Three main metanarratives, grand schemes for interpreting and writing history, of modern history are:

1. The heroic model of progress due to scientific thinking

2. The development of America as a nation

3. The ideas of modernism.

Each of these three have influenced how we learn, what we learn, and how we view ourselves and others.

Postmodernists reject all three of these as fictions created by Western thinking, among all other labels including being called postmodernists. In their view, all "truth" arrived at is a mirror of the real world and cannot be seen as reality in the true sense. Though some argue whether language is at fault, due to its nature, or if simply living within the context of culture prevents us from ever dealing with reality most postmodernists see the creation of narratives as truthseeking.

Practical realists look at these narratives as a reflection of the real world due to the fact that even though we are not dealing with direct reality we are also not dealing with things simply in our head. The conventions and conceptual schemes we place on the world "out there" are based, at least partly, on reality because they do have meaning derived from the objective world.
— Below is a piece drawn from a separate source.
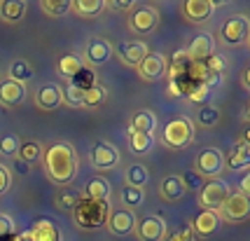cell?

In my view we need to wade through and be conscious of the different aspects of truth seeking. When approaching a discipline like History we cannot pretend to be dealing with Truth but we cannot also disregard all the knowledge we do have. Teaching History and other subjects should be infused with the methods, nature, and purposes along with the limitations, problems, and shortcomings involved with the subject. We do not arrive at objective truth by study and scholarship but get closer to it by discussion, refutation, criticism, and skepticism. Only through this interaction with each other do we get close to Truth no matter how far away it will always be.